RECORD SET:
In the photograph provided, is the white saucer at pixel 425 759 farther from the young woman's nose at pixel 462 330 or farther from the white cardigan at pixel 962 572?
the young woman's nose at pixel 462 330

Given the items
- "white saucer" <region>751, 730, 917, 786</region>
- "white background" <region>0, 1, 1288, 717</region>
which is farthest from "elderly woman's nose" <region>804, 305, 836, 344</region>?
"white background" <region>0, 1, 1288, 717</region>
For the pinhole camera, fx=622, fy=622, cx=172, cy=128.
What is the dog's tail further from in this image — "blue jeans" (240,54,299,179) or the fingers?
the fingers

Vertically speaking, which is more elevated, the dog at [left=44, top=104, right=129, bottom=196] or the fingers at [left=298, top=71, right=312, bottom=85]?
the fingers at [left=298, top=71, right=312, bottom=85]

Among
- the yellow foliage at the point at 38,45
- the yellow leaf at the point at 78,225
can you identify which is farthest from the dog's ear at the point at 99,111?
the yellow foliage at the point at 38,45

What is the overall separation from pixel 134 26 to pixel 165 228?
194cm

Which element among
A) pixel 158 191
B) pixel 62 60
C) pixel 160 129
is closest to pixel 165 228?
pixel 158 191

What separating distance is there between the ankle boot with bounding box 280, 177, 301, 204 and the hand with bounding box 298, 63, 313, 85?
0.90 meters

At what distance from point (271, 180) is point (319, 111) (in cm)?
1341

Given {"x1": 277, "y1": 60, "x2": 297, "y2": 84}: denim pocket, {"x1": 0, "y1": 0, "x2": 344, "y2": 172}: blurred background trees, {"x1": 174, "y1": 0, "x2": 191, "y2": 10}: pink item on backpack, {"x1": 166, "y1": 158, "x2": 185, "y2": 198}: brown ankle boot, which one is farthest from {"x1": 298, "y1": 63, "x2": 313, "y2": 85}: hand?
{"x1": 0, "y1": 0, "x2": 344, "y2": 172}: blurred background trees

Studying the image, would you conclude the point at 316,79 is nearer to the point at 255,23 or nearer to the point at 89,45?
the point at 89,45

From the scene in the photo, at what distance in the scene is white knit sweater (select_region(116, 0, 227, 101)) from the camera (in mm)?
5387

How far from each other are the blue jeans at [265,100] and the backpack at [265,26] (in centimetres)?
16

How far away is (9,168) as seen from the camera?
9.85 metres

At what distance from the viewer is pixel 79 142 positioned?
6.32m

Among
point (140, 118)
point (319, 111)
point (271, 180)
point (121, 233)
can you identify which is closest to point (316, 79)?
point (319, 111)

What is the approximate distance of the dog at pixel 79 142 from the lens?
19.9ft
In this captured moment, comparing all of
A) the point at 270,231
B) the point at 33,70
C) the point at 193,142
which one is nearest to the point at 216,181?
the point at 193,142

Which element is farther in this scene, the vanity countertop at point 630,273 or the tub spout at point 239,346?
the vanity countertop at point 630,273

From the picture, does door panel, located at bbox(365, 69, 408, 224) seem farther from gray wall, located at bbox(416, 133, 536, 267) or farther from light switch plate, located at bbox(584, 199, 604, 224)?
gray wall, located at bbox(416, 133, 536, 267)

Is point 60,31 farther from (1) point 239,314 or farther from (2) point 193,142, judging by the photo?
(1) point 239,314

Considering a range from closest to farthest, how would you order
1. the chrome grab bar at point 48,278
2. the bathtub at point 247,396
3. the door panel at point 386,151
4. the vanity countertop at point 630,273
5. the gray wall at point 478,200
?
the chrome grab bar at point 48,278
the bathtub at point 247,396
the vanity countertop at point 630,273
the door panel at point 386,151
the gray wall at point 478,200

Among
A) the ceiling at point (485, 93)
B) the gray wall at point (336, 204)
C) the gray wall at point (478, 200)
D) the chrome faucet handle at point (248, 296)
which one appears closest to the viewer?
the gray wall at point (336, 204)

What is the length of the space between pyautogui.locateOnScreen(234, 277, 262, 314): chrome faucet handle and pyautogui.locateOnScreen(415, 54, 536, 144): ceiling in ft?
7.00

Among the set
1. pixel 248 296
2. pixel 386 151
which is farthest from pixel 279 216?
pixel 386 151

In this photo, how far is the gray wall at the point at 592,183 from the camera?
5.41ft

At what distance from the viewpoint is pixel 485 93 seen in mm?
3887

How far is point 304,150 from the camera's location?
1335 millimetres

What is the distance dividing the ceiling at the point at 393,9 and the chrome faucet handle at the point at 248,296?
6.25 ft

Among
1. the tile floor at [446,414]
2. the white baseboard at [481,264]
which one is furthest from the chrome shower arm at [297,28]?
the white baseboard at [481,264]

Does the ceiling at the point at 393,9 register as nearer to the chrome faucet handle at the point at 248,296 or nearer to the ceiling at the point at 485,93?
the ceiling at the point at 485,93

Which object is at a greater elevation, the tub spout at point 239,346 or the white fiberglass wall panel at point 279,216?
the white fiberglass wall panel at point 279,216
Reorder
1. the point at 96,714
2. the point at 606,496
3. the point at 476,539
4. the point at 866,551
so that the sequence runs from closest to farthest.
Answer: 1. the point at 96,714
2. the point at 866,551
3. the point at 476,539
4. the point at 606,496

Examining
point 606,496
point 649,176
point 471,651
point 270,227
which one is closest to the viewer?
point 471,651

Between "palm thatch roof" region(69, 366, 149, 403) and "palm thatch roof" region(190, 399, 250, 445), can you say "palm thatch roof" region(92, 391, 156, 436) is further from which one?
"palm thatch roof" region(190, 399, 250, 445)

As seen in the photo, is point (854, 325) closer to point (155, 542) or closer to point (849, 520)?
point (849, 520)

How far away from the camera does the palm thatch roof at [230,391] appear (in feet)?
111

WHAT IS REQUIRED:
Update the records above by replacing "white saucer" with "white plate" wherever it occurs, and leave every other part of them unchanged.

THE RESPONSE:
In the photograph provided, is the white plate at pixel 425 759 farther from the young woman's nose at pixel 462 330 or farther from the white cardigan at pixel 962 572?
the young woman's nose at pixel 462 330

Given the items
- "white plate" <region>751, 730, 917, 786</region>
- "white background" <region>0, 1, 1288, 717</region>
which is farthest from "elderly woman's nose" <region>804, 305, 836, 344</region>?
"white background" <region>0, 1, 1288, 717</region>
For the pinhole camera, fx=622, fy=622, cx=172, cy=128.
What is the dog's tail further from in this image — "blue jeans" (240,54,299,179) or the fingers?
the fingers

Vertically speaking, which is more elevated, the dog at [left=44, top=104, right=129, bottom=196] or the fingers at [left=298, top=71, right=312, bottom=85]?
the fingers at [left=298, top=71, right=312, bottom=85]

Among
- the yellow foliage at the point at 38,45
- the yellow leaf at the point at 78,225
can you identify which is farthest from the dog's ear at the point at 99,111?
the yellow foliage at the point at 38,45

What is the overall separation from pixel 134 26 to pixel 165 228?
194cm

Which element among
A) pixel 158 191
B) pixel 62 60
C) pixel 160 129
is closest to pixel 165 228?
pixel 158 191

What separating distance is there between the ankle boot with bounding box 280, 177, 301, 204 and the hand with bounding box 298, 63, 313, 85?
0.90 meters

At what distance from point (271, 180) is point (319, 111) (in cm)?
1341

Given {"x1": 277, "y1": 60, "x2": 297, "y2": 84}: denim pocket, {"x1": 0, "y1": 0, "x2": 344, "y2": 172}: blurred background trees, {"x1": 174, "y1": 0, "x2": 191, "y2": 10}: pink item on backpack, {"x1": 166, "y1": 158, "x2": 185, "y2": 198}: brown ankle boot, which one is farthest from {"x1": 298, "y1": 63, "x2": 313, "y2": 85}: hand?
{"x1": 0, "y1": 0, "x2": 344, "y2": 172}: blurred background trees

Studying the image, would you conclude the point at 316,79 is nearer to the point at 255,23 or nearer to the point at 89,45?
the point at 89,45

From the scene in the photo, at what distance in the scene is white knit sweater (select_region(116, 0, 227, 101)) from the camera (in mm)?
5387

How far from each other are the blue jeans at [265,100] and the backpack at [265,26] (in centimetres)?
16

How far away is (9,168) as seen from the camera?
9.85 metres

At what distance from the viewer is pixel 79 142 positioned?
6.32m

Among
point (140, 118)
point (319, 111)
point (271, 180)
point (121, 233)
can you identify which is closest to point (316, 79)?
point (319, 111)

What is the approximate distance of the dog at pixel 79 142 from the lens?
19.9ft
In this captured moment, comparing all of
A) the point at 270,231
B) the point at 33,70
C) the point at 193,142
which one is nearest to the point at 216,181?
the point at 193,142

Which element is farther in this scene, the vanity countertop at point 630,273 or the tub spout at point 239,346?
the vanity countertop at point 630,273

From the picture, does door panel, located at bbox(365, 69, 408, 224) seem farther from gray wall, located at bbox(416, 133, 536, 267) or farther from light switch plate, located at bbox(584, 199, 604, 224)?
gray wall, located at bbox(416, 133, 536, 267)

Is point 60,31 farther from (1) point 239,314 or farther from (2) point 193,142, judging by the photo?
(1) point 239,314

Considering a range from closest to farthest, how would you order
1. the chrome grab bar at point 48,278
2. the bathtub at point 247,396
3. the door panel at point 386,151
4. the vanity countertop at point 630,273
5. the gray wall at point 478,200
?
the chrome grab bar at point 48,278
the bathtub at point 247,396
the vanity countertop at point 630,273
the door panel at point 386,151
the gray wall at point 478,200

Among
A) the ceiling at point (485, 93)
B) the gray wall at point (336, 204)
C) the gray wall at point (478, 200)
D) the chrome faucet handle at point (248, 296)
which one appears closest to the viewer?
the gray wall at point (336, 204)

What is the length of the space between pyautogui.locateOnScreen(234, 277, 262, 314): chrome faucet handle and pyautogui.locateOnScreen(415, 54, 536, 144): ceiling in ft?
7.00

Among the set
1. pixel 248 296
2. pixel 386 151
which is farthest from pixel 279 216?
pixel 386 151

In this photo, how far is the gray wall at the point at 592,183 from the camera?
5.41ft

At what distance from the viewpoint is pixel 485 93 seen in mm?
3887

How far is point 304,150 from the camera's location?
1335 millimetres

What is the distance dividing the ceiling at the point at 393,9 and the chrome faucet handle at the point at 248,296?
6.25 ft

Among
1. the tile floor at [446,414]
2. the white baseboard at [481,264]
which one is furthest from the chrome shower arm at [297,28]?
the white baseboard at [481,264]

Does the ceiling at the point at 393,9 register as nearer to the chrome faucet handle at the point at 248,296 or nearer to the ceiling at the point at 485,93?
the ceiling at the point at 485,93

Which object is at a greater elevation, the tub spout at point 239,346 or the white fiberglass wall panel at point 279,216?
the white fiberglass wall panel at point 279,216
Reorder
1. the point at 96,714
2. the point at 606,496
3. the point at 476,539
4. the point at 866,551
so that the sequence runs from closest to farthest.
Answer: 1. the point at 96,714
2. the point at 866,551
3. the point at 476,539
4. the point at 606,496

Examining
point 606,496
point 649,176
point 471,651
point 270,227
which one is closest to the viewer?
point 471,651

Between "palm thatch roof" region(69, 366, 149, 403) and "palm thatch roof" region(190, 399, 250, 445), can you say "palm thatch roof" region(92, 391, 156, 436) is further from which one?
"palm thatch roof" region(190, 399, 250, 445)

As seen in the photo, is point (854, 325) closer to point (155, 542) or closer to point (849, 520)?
point (849, 520)

How far away from the camera does the palm thatch roof at [230,391] appear (in feet)?
111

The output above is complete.